### Work to be completed
Copy out all of the data below with no alterations.

Rows from a spatial reasoning dataset:
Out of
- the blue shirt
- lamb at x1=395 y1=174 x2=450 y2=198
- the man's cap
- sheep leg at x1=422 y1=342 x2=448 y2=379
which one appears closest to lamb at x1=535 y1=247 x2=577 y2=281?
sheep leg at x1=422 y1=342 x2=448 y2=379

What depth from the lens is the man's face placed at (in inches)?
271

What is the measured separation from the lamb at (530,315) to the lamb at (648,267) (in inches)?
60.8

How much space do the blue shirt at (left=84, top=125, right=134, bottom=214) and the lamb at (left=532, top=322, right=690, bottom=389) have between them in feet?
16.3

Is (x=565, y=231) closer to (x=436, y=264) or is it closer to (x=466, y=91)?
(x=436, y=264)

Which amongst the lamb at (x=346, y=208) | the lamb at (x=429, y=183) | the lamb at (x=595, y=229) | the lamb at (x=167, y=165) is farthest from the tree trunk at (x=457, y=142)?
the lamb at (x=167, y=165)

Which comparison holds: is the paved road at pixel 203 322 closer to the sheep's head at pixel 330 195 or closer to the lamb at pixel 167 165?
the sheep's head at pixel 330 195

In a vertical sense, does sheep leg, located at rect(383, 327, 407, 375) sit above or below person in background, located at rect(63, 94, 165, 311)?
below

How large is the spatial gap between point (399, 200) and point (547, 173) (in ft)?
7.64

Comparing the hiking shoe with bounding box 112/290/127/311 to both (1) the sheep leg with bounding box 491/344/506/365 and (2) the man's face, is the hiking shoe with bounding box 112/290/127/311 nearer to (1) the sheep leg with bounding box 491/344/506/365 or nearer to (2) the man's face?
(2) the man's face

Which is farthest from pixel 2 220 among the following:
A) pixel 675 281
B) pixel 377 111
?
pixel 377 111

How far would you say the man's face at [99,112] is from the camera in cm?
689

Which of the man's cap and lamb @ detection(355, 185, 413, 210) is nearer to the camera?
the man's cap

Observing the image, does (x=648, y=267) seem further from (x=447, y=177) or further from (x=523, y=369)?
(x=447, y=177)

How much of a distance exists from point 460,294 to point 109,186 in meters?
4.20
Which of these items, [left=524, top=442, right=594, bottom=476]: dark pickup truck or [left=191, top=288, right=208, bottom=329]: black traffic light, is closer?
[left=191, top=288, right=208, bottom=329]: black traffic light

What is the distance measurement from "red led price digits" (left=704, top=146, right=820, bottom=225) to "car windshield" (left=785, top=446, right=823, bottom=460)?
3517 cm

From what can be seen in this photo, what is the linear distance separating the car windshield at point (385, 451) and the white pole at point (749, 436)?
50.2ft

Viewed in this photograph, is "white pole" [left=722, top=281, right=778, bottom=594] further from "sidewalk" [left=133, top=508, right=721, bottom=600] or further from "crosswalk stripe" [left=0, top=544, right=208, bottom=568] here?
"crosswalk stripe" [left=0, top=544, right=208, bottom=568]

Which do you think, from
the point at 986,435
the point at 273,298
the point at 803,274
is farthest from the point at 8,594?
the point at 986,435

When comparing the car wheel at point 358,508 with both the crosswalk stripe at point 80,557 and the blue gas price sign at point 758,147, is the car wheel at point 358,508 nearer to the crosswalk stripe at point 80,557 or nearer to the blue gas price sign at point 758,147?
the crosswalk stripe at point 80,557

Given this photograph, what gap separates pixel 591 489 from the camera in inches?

### Full response
Out of
- the blue shirt
- lamb at x1=395 y1=174 x2=450 y2=198
- the man's cap
- sheep leg at x1=422 y1=342 x2=448 y2=379
which one appears closest to lamb at x1=535 y1=247 x2=577 y2=281?
sheep leg at x1=422 y1=342 x2=448 y2=379

What depth from the lens is the man's face placed at (in inches)?
271

What is the measured separation from the lamb at (530,315) to the lamb at (648,267) (in inches)?
60.8

How much space do the blue shirt at (left=84, top=125, right=134, bottom=214) and the lamb at (left=532, top=322, right=690, bottom=389) have between them in feet?
16.3

Is (x=565, y=231) closer to (x=436, y=264) or is it closer to (x=466, y=91)?
(x=436, y=264)

Which amongst the lamb at (x=346, y=208) | the lamb at (x=429, y=183) | the lamb at (x=595, y=229) | the lamb at (x=167, y=165) is farthest from the tree trunk at (x=457, y=142)?
the lamb at (x=167, y=165)

Which comparison holds: is the paved road at pixel 203 322 closer to the sheep's head at pixel 330 195 or closer to the lamb at pixel 167 165?
the sheep's head at pixel 330 195

In a vertical sense, does sheep leg, located at rect(383, 327, 407, 375) sit above or below person in background, located at rect(63, 94, 165, 311)?
below

How large is the spatial gap between point (399, 200) and point (547, 173) (in ft)?
7.64

Comparing the hiking shoe with bounding box 112/290/127/311 to both (1) the sheep leg with bounding box 491/344/506/365 and (2) the man's face, is the hiking shoe with bounding box 112/290/127/311 nearer to (1) the sheep leg with bounding box 491/344/506/365 or nearer to (2) the man's face?
(2) the man's face

Which is farthest from pixel 2 220 among the following:
A) pixel 675 281
B) pixel 377 111
?
pixel 377 111

How far would you say the man's face at [99,112] is from the camera in cm?
689

Which of the man's cap and lamb @ detection(355, 185, 413, 210) is nearer to the camera?
the man's cap

Observing the image, does (x=648, y=267) seem further from (x=447, y=177) or further from (x=523, y=369)?
(x=447, y=177)

How much of a distance exists from point 460,294 to point 109,186 in meters?
4.20
Which of these items, [left=524, top=442, right=594, bottom=476]: dark pickup truck or [left=191, top=288, right=208, bottom=329]: black traffic light, is closer?
[left=191, top=288, right=208, bottom=329]: black traffic light

What is the distance measurement from "red led price digits" (left=704, top=146, right=820, bottom=225) to "car windshield" (left=785, top=446, right=823, bottom=460)?
3517 cm

From what can be seen in this photo, what is the linear distance separating the car windshield at point (385, 451) and the white pole at point (749, 436)?
50.2ft

Viewed in this photograph, is "white pole" [left=722, top=281, right=778, bottom=594] further from "sidewalk" [left=133, top=508, right=721, bottom=600] or further from "crosswalk stripe" [left=0, top=544, right=208, bottom=568] here?
"crosswalk stripe" [left=0, top=544, right=208, bottom=568]

Which do you think, from
the point at 986,435
the point at 273,298
the point at 803,274
is farthest from the point at 8,594?
the point at 986,435

When comparing the car wheel at point 358,508 with both the crosswalk stripe at point 80,557 and the blue gas price sign at point 758,147, is the car wheel at point 358,508 nearer to the crosswalk stripe at point 80,557 or nearer to the blue gas price sign at point 758,147?
the crosswalk stripe at point 80,557

Given this photograph, what gap separates pixel 591 489 from the camera in inches?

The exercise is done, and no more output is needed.